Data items
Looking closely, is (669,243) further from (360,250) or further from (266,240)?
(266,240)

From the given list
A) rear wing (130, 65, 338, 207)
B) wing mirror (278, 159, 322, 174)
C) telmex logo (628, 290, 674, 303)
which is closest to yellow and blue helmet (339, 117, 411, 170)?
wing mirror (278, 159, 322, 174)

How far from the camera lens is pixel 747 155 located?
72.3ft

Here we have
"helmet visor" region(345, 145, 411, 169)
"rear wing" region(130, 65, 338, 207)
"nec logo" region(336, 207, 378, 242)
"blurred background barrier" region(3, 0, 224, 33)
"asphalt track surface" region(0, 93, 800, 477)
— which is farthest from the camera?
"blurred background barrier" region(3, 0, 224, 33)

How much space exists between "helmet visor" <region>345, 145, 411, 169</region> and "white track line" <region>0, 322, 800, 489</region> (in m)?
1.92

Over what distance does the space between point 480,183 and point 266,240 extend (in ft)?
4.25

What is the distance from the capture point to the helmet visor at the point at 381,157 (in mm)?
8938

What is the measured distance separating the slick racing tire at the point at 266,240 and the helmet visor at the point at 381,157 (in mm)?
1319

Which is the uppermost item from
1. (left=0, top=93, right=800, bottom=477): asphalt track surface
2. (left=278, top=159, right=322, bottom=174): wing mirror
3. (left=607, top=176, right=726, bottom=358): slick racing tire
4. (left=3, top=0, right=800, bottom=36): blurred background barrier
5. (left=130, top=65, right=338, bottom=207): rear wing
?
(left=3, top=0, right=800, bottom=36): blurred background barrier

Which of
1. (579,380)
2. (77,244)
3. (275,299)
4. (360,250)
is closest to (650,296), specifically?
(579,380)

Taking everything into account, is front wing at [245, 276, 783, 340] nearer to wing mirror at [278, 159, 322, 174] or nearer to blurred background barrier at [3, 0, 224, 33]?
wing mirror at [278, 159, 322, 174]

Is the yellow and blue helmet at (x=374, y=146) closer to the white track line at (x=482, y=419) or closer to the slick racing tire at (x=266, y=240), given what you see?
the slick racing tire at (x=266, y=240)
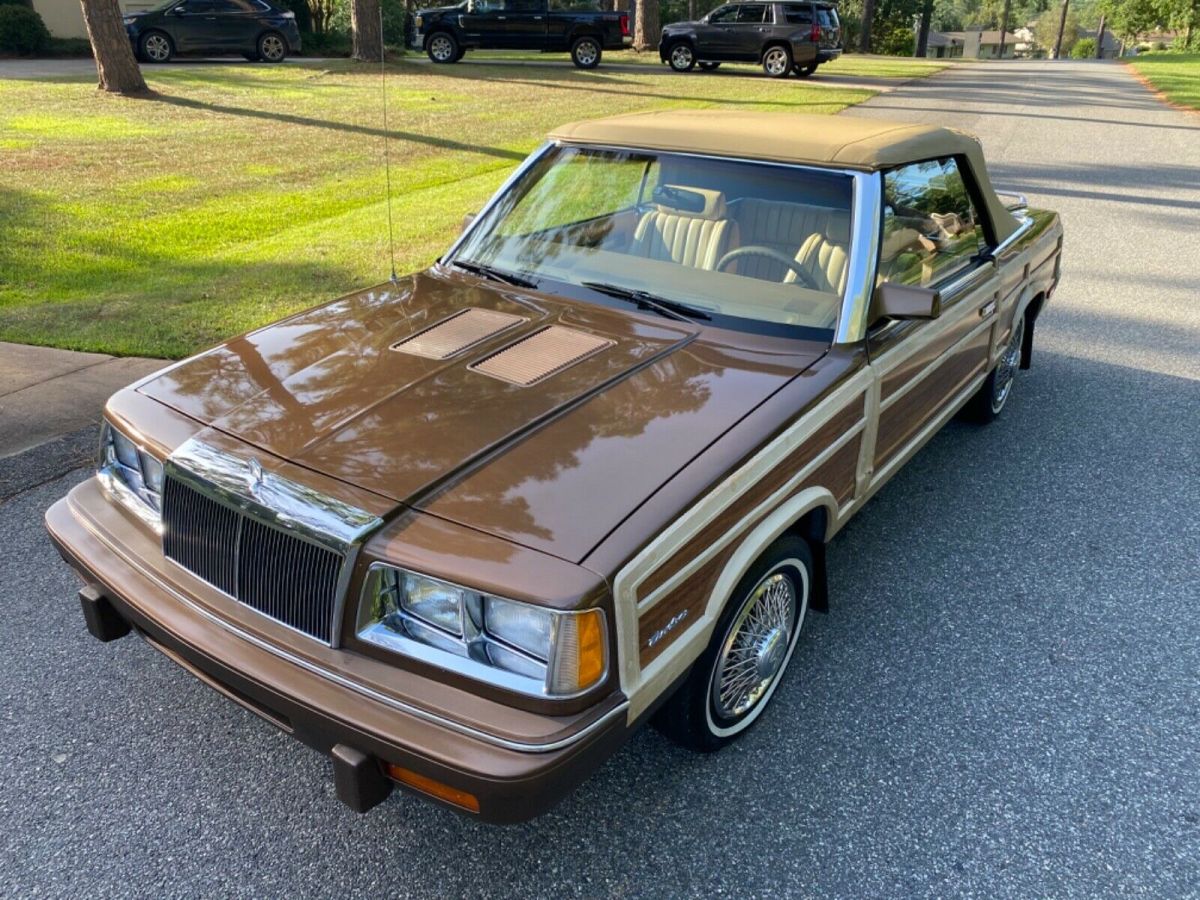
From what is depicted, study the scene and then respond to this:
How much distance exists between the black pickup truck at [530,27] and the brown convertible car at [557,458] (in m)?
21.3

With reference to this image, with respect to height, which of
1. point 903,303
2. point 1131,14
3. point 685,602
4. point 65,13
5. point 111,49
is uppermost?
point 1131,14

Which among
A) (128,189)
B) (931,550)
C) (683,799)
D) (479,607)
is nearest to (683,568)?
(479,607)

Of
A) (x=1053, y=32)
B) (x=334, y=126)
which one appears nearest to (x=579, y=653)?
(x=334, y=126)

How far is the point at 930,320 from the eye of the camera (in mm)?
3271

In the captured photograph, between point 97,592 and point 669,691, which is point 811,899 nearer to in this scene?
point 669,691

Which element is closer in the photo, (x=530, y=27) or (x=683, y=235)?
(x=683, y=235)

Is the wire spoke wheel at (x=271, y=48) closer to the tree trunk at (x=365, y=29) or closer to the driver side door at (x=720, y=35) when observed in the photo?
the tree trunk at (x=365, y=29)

Task to complete: Print each record exactly as it stands, leaving the images out.

Output:
Looking closely, is (669,243) further from (360,250) or further from (266,240)?
(266,240)

From the given list
A) rear wing (130, 65, 338, 207)
B) wing mirror (278, 159, 322, 174)
C) telmex logo (628, 290, 674, 303)
which is closest to yellow and blue helmet (339, 117, 411, 170)?
wing mirror (278, 159, 322, 174)

How far from the camera lens is pixel 747 155 located?
72.3ft

Here we have
"helmet visor" region(345, 145, 411, 169)
"rear wing" region(130, 65, 338, 207)
"nec logo" region(336, 207, 378, 242)
"blurred background barrier" region(3, 0, 224, 33)
"asphalt track surface" region(0, 93, 800, 477)
— which is farthest from the camera?
"blurred background barrier" region(3, 0, 224, 33)

How much space exists between "helmet visor" <region>345, 145, 411, 169</region> and "white track line" <region>0, 322, 800, 489</region> (in m)?
1.92

Over what distance does the space between point 480,183 and point 266,240 extend (in ft)?
4.25

What is the distance from the capture point to the helmet visor at the point at 381,157 (in mm)?
8938

What is the measured distance separating the slick racing tire at the point at 266,240 and the helmet visor at the point at 381,157 (in mm)?
1319

Which is the uppermost item from
1. (left=0, top=93, right=800, bottom=477): asphalt track surface
2. (left=278, top=159, right=322, bottom=174): wing mirror
3. (left=607, top=176, right=726, bottom=358): slick racing tire
4. (left=3, top=0, right=800, bottom=36): blurred background barrier
5. (left=130, top=65, right=338, bottom=207): rear wing
?
(left=3, top=0, right=800, bottom=36): blurred background barrier

Which of
1. (579,380)
2. (77,244)
3. (275,299)
4. (360,250)
is closest to (650,296), specifically?
(579,380)

Taking everything into account, is front wing at [245, 276, 783, 340] nearer to wing mirror at [278, 159, 322, 174] or nearer to blurred background barrier at [3, 0, 224, 33]?
wing mirror at [278, 159, 322, 174]

Is the yellow and blue helmet at (x=374, y=146) closer to the white track line at (x=482, y=419) or closer to the slick racing tire at (x=266, y=240), given what you see?
the slick racing tire at (x=266, y=240)
From what is depicted, study the scene and then respond to this:
How much distance exists between the black pickup truck at [530,27] and the brown convertible car at [557,458] (in m)?
21.3

With reference to this image, with respect to height, which of
1. point 903,303
2. point 1131,14
3. point 685,602
4. point 65,13
5. point 111,49
is uppermost?
point 1131,14

Which among
A) (128,189)
B) (931,550)
C) (683,799)
D) (479,607)
is nearest to (683,568)?
(479,607)

Of
A) (x=1053, y=32)
B) (x=334, y=126)
which one appears nearest to (x=579, y=653)?
(x=334, y=126)

How far is the point at 930,320 from the eye of the camera (in mm)?
3271

In the captured photograph, between point 97,592 and point 669,691, which is point 811,899 nearer to in this scene?
point 669,691

Which element is closer in the photo, (x=530, y=27) or (x=683, y=235)?
(x=683, y=235)

Is the wire spoke wheel at (x=271, y=48) closer to the tree trunk at (x=365, y=29) or closer to the driver side door at (x=720, y=35) when observed in the photo?
the tree trunk at (x=365, y=29)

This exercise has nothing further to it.